DE: Wirecard-Anleger klagen gegen die BaFin
Das Landgericht Frankfurt am Main hatte über vier Schadenersatzklagen von Wirecard-Anlegern gegen die Bundesanstalt für Finanzdienstleistungsaufsicht (BaFin) zu entscheiden.
Mitte des Jahres 2020 folg der Bilanzbetrug des Zahlungsdienstleisters und DAX-Konzerns Wirecard auf. Er hatte seine Bilanzen gefälscht und rund EUR 1,9 Milliarden, was circa einem Viertel seiner Bilanzsumme entsprach, existierten nicht. Banken und Anleger wurden so um Milliarden gebracht, denn sie vertrauten auf die testierten Bilanzen durch die Wirtschaftsprüfer Ernst & Young, die einen Zuwachs des Unternehmens von jährlich 30-40 Prozent bestätigten.
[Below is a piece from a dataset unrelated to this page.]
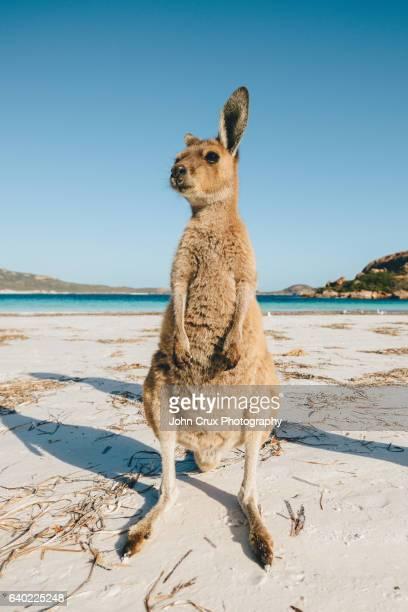 Lucky Bay Kangaroos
In der Folge stand unter anderem die für die Bilanzkontrolle zuständige Institution BaFin massiv in der Kritik. Ihr wurde vorgeworfen, den Bilanzskandal trotz zahlreicher Hinweise aufgrund ihres zu langsamen Agierens und der unzureichenden Überprüfung der Jahresabschlüsse und des Jahresberichts von Wirecard nicht rechtzeitig aufgedeckt zu haben und die Öffentlichkeit unzureichend informiert zu haben. Auch wird Mitarbeitern der BaFin vorgeworfen ihr Amt missbraucht zu haben. Wirecard-Anleger verlangen deshalb nun Schadenersatz von der Finanzaufsicht.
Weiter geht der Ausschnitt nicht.